POR MONICA PERES*
Nos últimos tempos, temos assistido a inúmeras demonstrações de descaso com a política ambiental, com o marco legal e também com os acordos internacionais formalmente ratificados, trazendo graves consequências para a biodiversidade, economia e qualidade de vida dos brasileiros.
Um exemplo foi a recente tentativa do Senado de anular as três listas nacionais de fauna e flora ameaçadas de extinção, por meio de projetos de decretos legislativos. Essa tentativa, se bem sucedida, ainda pode deixar mais de 3.200 espécies ameaçadas sem qualquer proteção no país. Felizmente, e graças à rápida mobilização da sociedade brasileira, essa iniciativa foi suspensa pelo próprio senador autor da proposta.
Mas isso está longe de representar uma vitória definitiva, pois ainda existem, além desses, outros projetos com o mesmo objetivo na Câmara dos Deputados. E pior, há quase um ano, desde junho de 2015, a lista nacional que protege 475 espécies de peixes e invertebrados aquáticos ameaçados de extinção (Portaria MMA no. 445 de 2014) encontra-se suspensa por uma liminar, desconsiderando os princípios constitucionais, as consequências para o meio ambiente e a vontade da sociedade brasileira. Desse modo, centenas de espécies, como tubarão-baleia, várias arraias, cavalos-marinhos, tubarões-martelo, chernes e garoupas, continuam a ter suas populações diminuídas, sem qualquer proteção.
A Constituição Brasileira, em seu artigo 225, diz que todos os brasileiros têm direito ao meio ambiente ecologicamente equilibrado e que é dever de todos nós defendê-lo e preservá-lo para as presentes e futuras gerações. Esse mesmo artigo também determina que é responsabilidade do Poder Público proteger a fauna e a flora de práticas que provoquem a extinção das espécies. A lista de espécies ameaçadas é, portanto, uma importante ferramenta guarda-chuva para garantir esse objetivo e a sua elaboração é uma responsabilidade do Ministério do Meio Ambiente, coordenador da Política Nacional de Biodiversidade.
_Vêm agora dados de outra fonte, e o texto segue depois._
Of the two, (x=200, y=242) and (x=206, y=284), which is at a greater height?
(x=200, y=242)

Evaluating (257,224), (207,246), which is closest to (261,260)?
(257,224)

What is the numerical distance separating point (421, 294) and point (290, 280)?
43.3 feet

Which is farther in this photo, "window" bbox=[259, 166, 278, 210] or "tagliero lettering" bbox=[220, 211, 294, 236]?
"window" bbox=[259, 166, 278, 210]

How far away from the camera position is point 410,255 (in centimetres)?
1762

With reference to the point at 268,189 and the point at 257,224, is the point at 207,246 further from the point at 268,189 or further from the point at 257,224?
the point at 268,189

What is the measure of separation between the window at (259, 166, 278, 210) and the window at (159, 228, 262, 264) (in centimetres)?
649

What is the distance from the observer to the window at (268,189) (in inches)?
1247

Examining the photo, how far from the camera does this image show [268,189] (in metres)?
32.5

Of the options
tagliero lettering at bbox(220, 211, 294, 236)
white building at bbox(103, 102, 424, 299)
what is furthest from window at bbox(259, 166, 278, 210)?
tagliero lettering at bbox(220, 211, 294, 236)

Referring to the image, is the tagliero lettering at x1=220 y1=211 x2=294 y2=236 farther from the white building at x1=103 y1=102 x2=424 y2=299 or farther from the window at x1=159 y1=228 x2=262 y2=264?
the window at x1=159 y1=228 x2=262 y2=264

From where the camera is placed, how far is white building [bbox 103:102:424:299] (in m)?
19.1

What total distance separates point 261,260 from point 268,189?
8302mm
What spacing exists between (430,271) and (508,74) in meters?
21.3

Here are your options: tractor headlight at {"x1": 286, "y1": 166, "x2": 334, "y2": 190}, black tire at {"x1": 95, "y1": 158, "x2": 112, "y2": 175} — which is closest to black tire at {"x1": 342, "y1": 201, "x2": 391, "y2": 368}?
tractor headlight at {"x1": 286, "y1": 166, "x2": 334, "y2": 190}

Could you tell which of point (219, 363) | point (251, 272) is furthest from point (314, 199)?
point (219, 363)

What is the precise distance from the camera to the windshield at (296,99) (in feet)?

As listas de fauna silvestre ameaçada foram fruto de um trabalho criterioso de seis anos, envolvendo em torno de 1.500 especialistas e as melhores informações científicas disponíveis. As avaliações utilizaram a respeitada metodologia da União Internacional para Conservação da Natureza (IUCN), que é adotada na maioria dos países e é mundialmente reconhecida como a mais abrangente e a única capaz de avaliar o estado de conservação de todas as espécies, desde fungos até animais superiores. Não há, portanto, quaisquer dúvidas sobre a robustez científica das listas.
Desse modo, a suspensão dos efeitos legais da lista, por liminar, desconsidera o trabalho de milhares de cientistas e coloca em risco a sobrevivência, a função ecológica e os serviços ambientais gratuitos de quase 500 espécies aquáticas.
Essas espécies tiveram suas populações drasticamente diminuídas, algumas, em mais de 90%, mas continuam sendo exploradas pela pesca, tendo seus ecossistemas destruídos e não sendo nem ao menos consideradas durante os licenciamentos ambientais de atividades potencialmente poluidoras. Sem esse marco legal guarda-chuva, os órgãos e instituições, públicas e privadas, e a sociedade brasileira não serão capazes de impedir o declínio dessas populações já tão diminuídas.
As consequências ecológicas, sociais, econômicas e culturais da suspensão da Portaria 445 podem ser irreversíveis e, para variar, é a sociedade que pagará por mais esse prejuízo.
(*) Monica Peres, 59, doutora em Oceonografia Biológica e diretora geral da Oceana no Brasil.